§ **LATIHAN 1**: Menurut dokumen tentang upaya Soeharto menyelamatkan Usman dan Harun, di kota mana Lee Kuan Yew singgah dalam lawatannya ke Amerika Serikat?
§ **LATIHAN 2**: Teruskan dokumen tentang upaya Soeharto menyelamatkan Usman dan Harun, dimulai setelah kalimat terakhir yang tercantum.

§ **DOKUMEN**:
Soeharto pun Taklukkan Lee Dad
“Mengapa Singapura ingin sekali menggantung mereka,” tanya Pak Harto kepada Ramly.
“Kesimpulan umum kami, Pak, Singapura itu kan negara kecil. Sebagai negara kecil, mereka ingin eksis, maka mereka menggunakan alasan rule of law yang harus ditegakkan. Hukum yang diterapkan di Singapura adalah hukuman mati,” jawab Ramly.
“Bagaimanapun kita tetap harus berusaha keras agar Usman dan Harus tidak digantung,” kata Soeharto.
Itulah sekelumit dialog Presiden Soeharto dengan Letkol Abdul Rachman (AR) Ramly suatu hari di pertengahan tahun 1968. Ketika Itu Ramly adalah pejabat yang ditunjuk Presiden Soeharto sebagai laison officer (perwira penghubung), mewakili pemerintah RI untuk menyelesaikan vonis mati pengadilan Singapura terhadap dua anggota marinir Indonesia, Usman dan Harun, pada pemerintahan Orde Lama. Mereka dituduh melakukan infiltrasi ke Singapura –yang kala itu masih menjadi bagian wilayah Malaysia– terkait operasi konfrontasi dengan Malaysia.
Presiden Soeharto pun lantas menulis surat kepada pemerintah Singapura, meminta agar Usman dan Harun tidak dihukum mati. Surat tersebut dibawa Ramli untuk disampaikan kepada Presiden Singapura, Yusuf Ishak.
Yusuf Ishak menyatakan, urusan pemerintahan berada di tangan Perdana Menteri (PM) Lee Kuan Yew, karena dirinya hanyalah lambang negara tanpa kewenangan pemerintahan.
Celakanya, ketika itu Lee tengah dalam lawatan ke Amerika Serikat. Dari penelusuran Ramly, Lee singgah di Tokyo, Jepang. Ramly pun meminta bantuan Duta Besar RI di Jepang, Rukminto, menemui Lee Kuan Yew untuk menyampaikan permohonan Soeharto terkait Usman dan Harun.
Ternyata Lee tidak menanggapi permohonan itu dengan alasan tengah cuti dan tidak punya hak mengambil keputusan apapun. Menurut Lee, Wakil Perdana Menteri Singapura yang bertanggungjawab.
“Surat Presiden Soeharto sudah kami terima dan akan kami pikirankan,” jawab Wakil Perdana Menteri Singapura yang ditemui Ramly.
Sepuluh hari kemudian, 9 Oktober 1968, pemerintah Singapura menolak permintaan itu. Namun pemerintah Indonesia terus mencari jalan untuk menyelamatkan hidup Usman dan Harun. Maka pada 15 bOktober 1968, Presiden Soeharto mengirim utusan pribadi, Brigjen TNI Tjokropranolo ke Singapura untuk menyelamatkan kedua prajurit itu.

§ **DATA YANG TERSEDIA**:
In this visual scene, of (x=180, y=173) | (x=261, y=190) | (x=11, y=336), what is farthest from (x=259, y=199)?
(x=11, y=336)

§ **HASIL LATIHAN 1**: Lee Kuan Yew singgah di Tokyo, Jepang.

§ **HASIL LATIHAN 2**:
Disaat bersamaan, PM Malaysia Tengku Abdulrahman –yang sudah dilobi pemerintah Indonesia — juga meminta kepada pemerintah Singapura agar mengabulkan permintaan Indonesia. Namun Singapura bergeming.
Karena sudah mendapati jalan buntu, maka Presiden Soeharto mengajukan permintaan terakhir, agar pelaksanaan eksekusi Usman Harun yang akan dilaksanakan 17 Oktober 1968 pada pukul 06.00 pagi, dapat ditunda sepekan untuk mempertemukan kedua terpidana dengan orang tua dan sanak familinya. Namun lagi-lagi pemerintah Singapura menolak tegas.
Presiden Seoharto pun langsung bersikap keras. Hubungan Indonesia-Singapura menegang. Jelang eksekusi hukuman gantung, seluruh staf Kedubes RI di Singapura dipulangkan, kecuali atase pertahanan dan beberapa staf lain. Kapal-kapal RI juga dititahkan pulang membawa warga negara Indonesia.
Dan peristiwa itu sangat membekas di hati Soeharto. Harga diri bangsa dan negaranya terusik. Dua tahun setelah hukuman mati dilaksakan, PM Lee Kuan Yew mengutarakan hasratnya untuk berkunjung ke Indonesia.
Soeharto menyambut baik niat Lee, namun dengan satu syarat: Lee harus meletakkan karangan bunga secara langsung di makam Usman dan Harun di Taman makam Pahlawan Kalibata.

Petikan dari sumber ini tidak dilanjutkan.